In each case, the local properties, some as small as $10 million, handled all of their own purchasing for telecommunications, energy and office supplies. The strategy group
recommended that the company seek ways to leverage its size to reduce costs.

“As we have a need to invest in advance of generating revenue, because much of building out of our strategy will require investment, this team believed correctly that there
were tremendous efficiencies that we could capture in our enterprise that could be turned back into investments that would ensure our tomorrows,” says Flanders.

Focusing on customers
As part of its strategy to focus more on customers, Freedom invested $15 million to launch OC Post, a subscription-based tabloid newspaper, first distributed in August in
Orange County.

“One of the things that emerged out of our strategy work is the biggest reason that our subscribers churn out is not because of the price or the lack of value, it’s just that they
don’t have the time to read a full newspaper every day, and it annoys them when they pile up,” says Flanders. “That’s certainly not our entire audience, but those are the customers that we’re losing. So, it became clear in Orange County, our biggest market, which represents 40 percent of our profits, that we needed a second product because the
existing Orange County Register is highly relevant — it serves 300,000 households very well — but there’s another 700,000 household that we’re not reaching.

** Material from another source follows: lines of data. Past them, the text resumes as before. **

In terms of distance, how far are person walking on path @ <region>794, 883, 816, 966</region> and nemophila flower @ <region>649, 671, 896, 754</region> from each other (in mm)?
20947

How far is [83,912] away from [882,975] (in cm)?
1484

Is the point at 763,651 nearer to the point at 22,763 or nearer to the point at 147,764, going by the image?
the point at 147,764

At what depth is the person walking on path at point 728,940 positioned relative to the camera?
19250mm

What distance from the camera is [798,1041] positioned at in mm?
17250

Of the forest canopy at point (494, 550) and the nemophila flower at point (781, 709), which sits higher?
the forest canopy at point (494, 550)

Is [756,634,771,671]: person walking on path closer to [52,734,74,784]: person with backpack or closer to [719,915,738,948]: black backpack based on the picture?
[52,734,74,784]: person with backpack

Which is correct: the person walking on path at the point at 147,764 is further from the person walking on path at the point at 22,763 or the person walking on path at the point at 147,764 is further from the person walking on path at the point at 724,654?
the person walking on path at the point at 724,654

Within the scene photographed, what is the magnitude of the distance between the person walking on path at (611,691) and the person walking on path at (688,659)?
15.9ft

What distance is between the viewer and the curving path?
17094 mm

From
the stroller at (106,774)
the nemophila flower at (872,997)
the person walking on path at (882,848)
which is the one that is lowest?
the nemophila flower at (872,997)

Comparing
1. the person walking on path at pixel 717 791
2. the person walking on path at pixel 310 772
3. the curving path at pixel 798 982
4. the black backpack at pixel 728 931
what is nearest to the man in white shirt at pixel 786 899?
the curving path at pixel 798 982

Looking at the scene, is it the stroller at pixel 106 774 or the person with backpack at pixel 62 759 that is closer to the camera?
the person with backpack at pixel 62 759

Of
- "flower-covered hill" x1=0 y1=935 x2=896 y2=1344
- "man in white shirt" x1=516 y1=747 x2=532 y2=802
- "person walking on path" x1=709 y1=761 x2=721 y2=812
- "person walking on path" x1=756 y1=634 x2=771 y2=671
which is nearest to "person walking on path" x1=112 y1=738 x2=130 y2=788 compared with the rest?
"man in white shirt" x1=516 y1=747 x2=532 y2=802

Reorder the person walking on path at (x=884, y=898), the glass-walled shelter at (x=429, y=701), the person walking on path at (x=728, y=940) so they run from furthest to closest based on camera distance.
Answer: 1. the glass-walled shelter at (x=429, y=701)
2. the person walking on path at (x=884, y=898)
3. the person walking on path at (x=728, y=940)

“It’s already capturing advertising dollars, it’s already capturing audience, it’s aligned with our strategy. It’s increasing our presence in Orange County, where we’re already
the largest advertising generator, but there was a risk of losing share because of the households that we didn’t capture with our core product.”

While it’s a sound strategic investment, Flanders says that making a commitment to a new print product sends a powerful and energizing message to the company’s 7,000
employees.

“You talk about how (to) maintain energy,” says Flanders. “Well, launching a new product in a world where everyone’s bemoaning the demise of newspapers sends the message that we’re going to be proactive. We’ve decided as a company that we hear all the challenges of print, but we believe a lot of those challenges are because print hasn’t
remained relevant to the changing needs of its customer base.”

Flanders says that while the company’s willingness to invest in new initiatives is a prerequisite to its success, it would not have been possible to construct an effective strategy without the depth of talent at Freedom Communications. Money is cheap, but talent is invaluable.

“Financial capital is inexpensive in today’s efficient market,” says Flanders. “Rarer are talented people who are committed to success, and finding those and supporting them
is how you generate outsized returns for your shareholders, creating an environment that attracts and retains those people, that supports their instincts about what your customers will respond to.”